Upon learning that Samuel was gravely ill (we don’t know from what), Mamush hurriedly abandoned his family in Paris and flew to the suburbs of Washington, D.C., where he grew up. Then, to unravel the mystery of his origins, he went to Chicago, where his mother and Samuel first settled. He inherited stories about Samuel’s run-ins with racist police officers and that he “spent some time in prison, but I don’t know why.” Mamush hoped his journalistic skills might uncover the truth, but he found nothing in the courthouse: the arrest records are sealed, and while he was searching, Samuel died.

All of that information is carefully distributed throughout Mamush’s narrative, which oscillates between true chronicle and imagined realities, each flowing sinuously from one to the other. Mamush lives in a world where things seem to be constantly in limbo. Hannah, his wife, is a photographer assigned to photograph “semi-ruins… buildings that haven’t collapsed but probably will soon.” As Mamush waits in line at the courthouse on a frigid Chicago day, a woman offers him a scarf, but he “wanted to tell her that I didn’t need protection from the cold, that what she saw was a shadow version of me; the real me was hundreds of miles away in the suburbs of Northern Virginia.”

The crack in a clear reality is most pronounced when it comes to Samuel. “Today you say you are like a father to me,” Mamush once tells him. “But maybe tomorrow you will be like a distant cousin whom I have only met twice. Similes can change. They can be revised, edited.” His understanding of Samuel is made up of scraps of memories and documents, but he belongs to a family that disdains memory. When at university he asked his mother for help writing an essay about childhood memories, she sardonically asked if she could get a tuition refund.

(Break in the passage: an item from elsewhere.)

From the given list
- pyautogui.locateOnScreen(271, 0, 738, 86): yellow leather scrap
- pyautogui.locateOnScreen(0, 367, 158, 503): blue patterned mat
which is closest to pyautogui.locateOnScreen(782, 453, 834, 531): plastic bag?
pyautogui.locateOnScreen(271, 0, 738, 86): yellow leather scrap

How, then, does one write a story about fathers and sons when fatherhood is questioned or nonexistent and all the stories that could be told would seem the most trite and obvious? Throughout “Someone Like Us,” one can sense Mengestu’s determination to avoid falling into familiar immigrant narrative tropes. Samuel’s experience with racism is maddening but far from cataclysmic; Mamush shares little about his family’s past in war-torn Ethiopia, and even less about Samuel’s time in prison. For him, it’s impossible to write straightforward reportage: Mamush irritably recalls an editor who sent back a story, saying that what he had sent had “nothing to do with the story I was supposed to write. Where’s the portrait? What’s the conflict? And why should people care?”

The kind of anti-characterization Mengestu plays with here is risky. Rather than simply feeling dissociated, Mamush seeks out a lack of distinctive features. (“You’re like a doughnut,” a friend tells him. “There’s a hole in the middle, where there should be something solid.”) Rather than becoming a tragic, mysterious father figure, Samuel might end up being simply a bundle of confusions that resist interpretation: Schrödinger’s father.

But Mengestu’s solution is ingenious: he turns the drive to create a coherent story into a kind of character in itself, revealing how desperate we are to invent narratives out of scattered fragments. In the final chapters, Mengestu invents a kind of fantasy out of this instinct, constructing an imaginary story about Samuel from the available evidence, shaped by Mamush’s own uncertain yearnings.

In the process, Mengestu manages to do both: he tells a story about immigrants and critiques it at the same time. He encapsulates the feelings of loss and detachment that Mamush grapples with, while also acknowledging that there is no clear path from point A to point B. In that sense, he is his father’s son: Mamush is a traveling journalist and Samuel was a taxi driver. Quietly moving, this novel captures the uncertainty that comes with homelessness and rootlessness.

At one point, Mamush describes his ambition to write a story “about a group of people in one place at one time, who move to another place at another time for a hundred different reasons that we can never explain and can never fully understand… There is no plot.” It seems like an impossible task, but in Mengestu’s hands, plotlessness and incomprehension never seemed so essential to getting the story right.

Mark Athitakis is a Phoenix writer and author of “The New Midwest.”